Dunlap, who acted as a courier for highly classified documents between various parts of the [NSA], was now in a position to be of that number.[37]
According to Oberdorfer, Dunlap hid documents under his shirt, and used his top-secret security pass to “blithely” walk past heavily armed Marine guards and a triple-strand fence. He passed documents on to Soviet contacts in the parking lot of a shopping center several miles from NSA: “NSA’s slumbering watchdogs never roused.” Consistent with Voss’ report, Oberdorfer wrote that Dunlap’s exposure originated with his desire to transfer to civilian status and failing the NSA polygraph exam.
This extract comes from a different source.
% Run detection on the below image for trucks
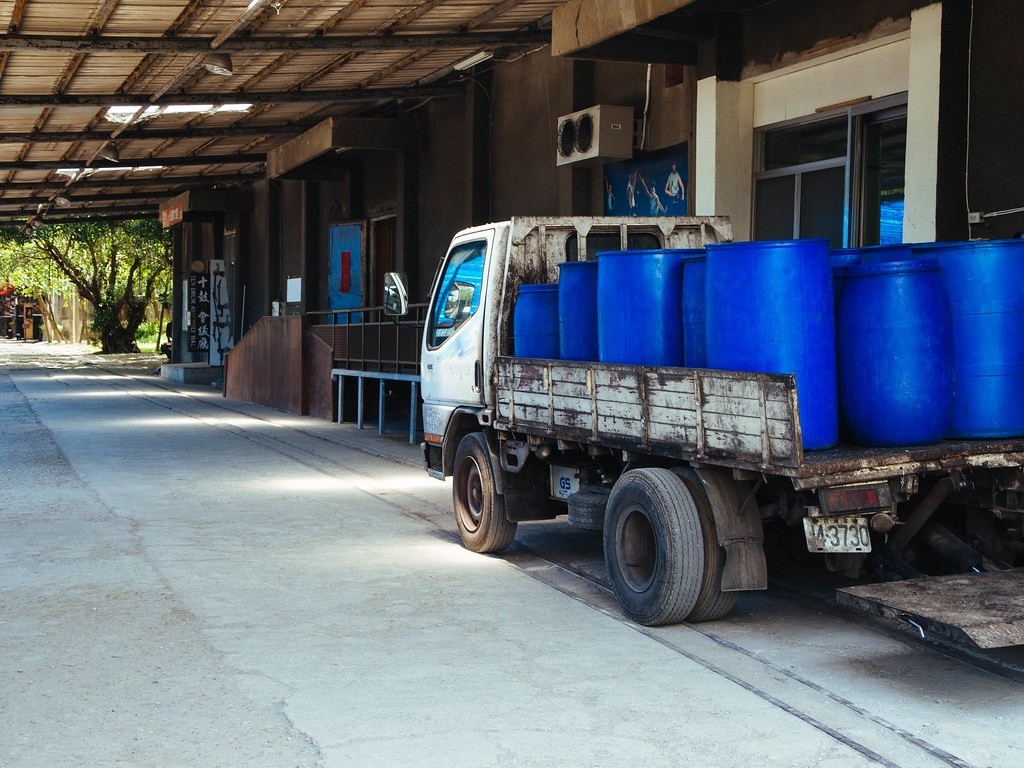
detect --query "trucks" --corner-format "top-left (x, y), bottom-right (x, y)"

At this point, investigators discovered he was living beyond his means, and the Army relieved him of his NSA duties.[38]
After his June 16 suicide attempt, investigators found two suicide notes, one to his wife and the other to his mistress. At that point, the NSA, the Army Counterintelligence Corps, and the Army Military Police (not the FBI) all began to collaborate on Dunlap’s case and to undertake a “halfhearted surveillance.” After his recovery, he told his commanding officer he would try suicide again. But still it seemed that “no official steps were taken to stop him.” Friends and colleagues did try, however: on July 20, an unidentified friend allegedly wrested a revolver from Dunlap just before the latter intended to use it on himself.[39]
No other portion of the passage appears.